-- Page text --
Rio Blanco County is a remote, mountainous county in northwestern Colorado covering 3,223 square miles. Named for the White River—“Rio Blanco” in Spanish—the county lies on the northern edge of the Colorado Plateau and is bordered to the north by Moffat County, to the east by Routt County, to the south by Garfield County, and to the west by the state of Utah. Rio Blanco County is widely known as the site of clashes between the Ute people and whites in the late nineteenth century and a burgeoning oil shale industry in the 1970s. The county also contains many scenic natural areas, including the White River National Forest and the Flat Tops Wilderness Area, one of the first designated wilderness areas in the United States.
The county has a population of 6,707. More than a third of its residents live in the county seat of Meeker, nestled in the White River valley against a steep ridge and ringed by mountains. About another third lives in Rangely, some fifty-seven miles downstream from Meeker on the White River. The two cities are connected by State Highway 64, which runs east–west from Meeker until it connects with US 40 at the western edge of Moffat County. Agriculture, ranching, and energy industries drive the Rio Blanco County economy.
About ten miles south of present-day Rangely, the area known as Cañon Pintado is home to a large collection of Native American rock art, likely drawn by people of the Fremont culture between AD 400 and 1100 and Ute people thereafter.
From about the mid-sixteenth century until the late nineteenth century, the Rio Blanco County area was inhabited by three distinct bands of Utes. The Parianuche, or “Elk People,” and the Yampa, or “Root Eaters,” occupied most of the county’s territory while Uintah territory straddled the present-day border between Utah and Colorado. The Yampa wintered in the White River valley and ranged into the Flat Tops and southern Wyoming; the Parianuche wintered near present-day Glenwood Springs and ranged into eastern Utah and the Flat Tops.
All three Ute bands fished and hunted elk, deer, and other mountain game. They also gathered a wide assortment of wild berries and roots, including the versatile yucca root. They were seasonal nomads, following game into the high mountain parks in the summer and returning down to the river valleys for the winter. By the 1640s, the Utes had obtained horses from the Spanish, which eased their nomadic lifestyle and allowed some of them to organize summer buffalo hunts on the plains.
Trappers and Explorers
On their way to find a connection between Santa Fé, New Mexico, and Monterey, California, the expedition of Spanish friars Francisco Dominguez and Silvestre Velez de Escalante crossed present-day Rio Blanco County in 1776. Fur trappers and traders frequented the area from the 1820s to the 1840s, finding plentiful beaver at places such as Trappers Lake. Among the first whites to visit the Rangely area were men from Antoine Robidoux’s trading post on the Gunnison River.

-- What the exercise asks --
Using the Rio Blanco County text above, list each county or state named as bordering the county, along with its direction.

Data extracted from a collection:
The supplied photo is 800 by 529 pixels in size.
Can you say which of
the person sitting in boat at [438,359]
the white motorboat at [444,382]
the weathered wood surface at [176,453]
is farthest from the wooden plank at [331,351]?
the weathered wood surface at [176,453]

-- Problem solution --
- Moffat County (north)
- Routt County (east)
- Garfield County (south)
- Utah (west)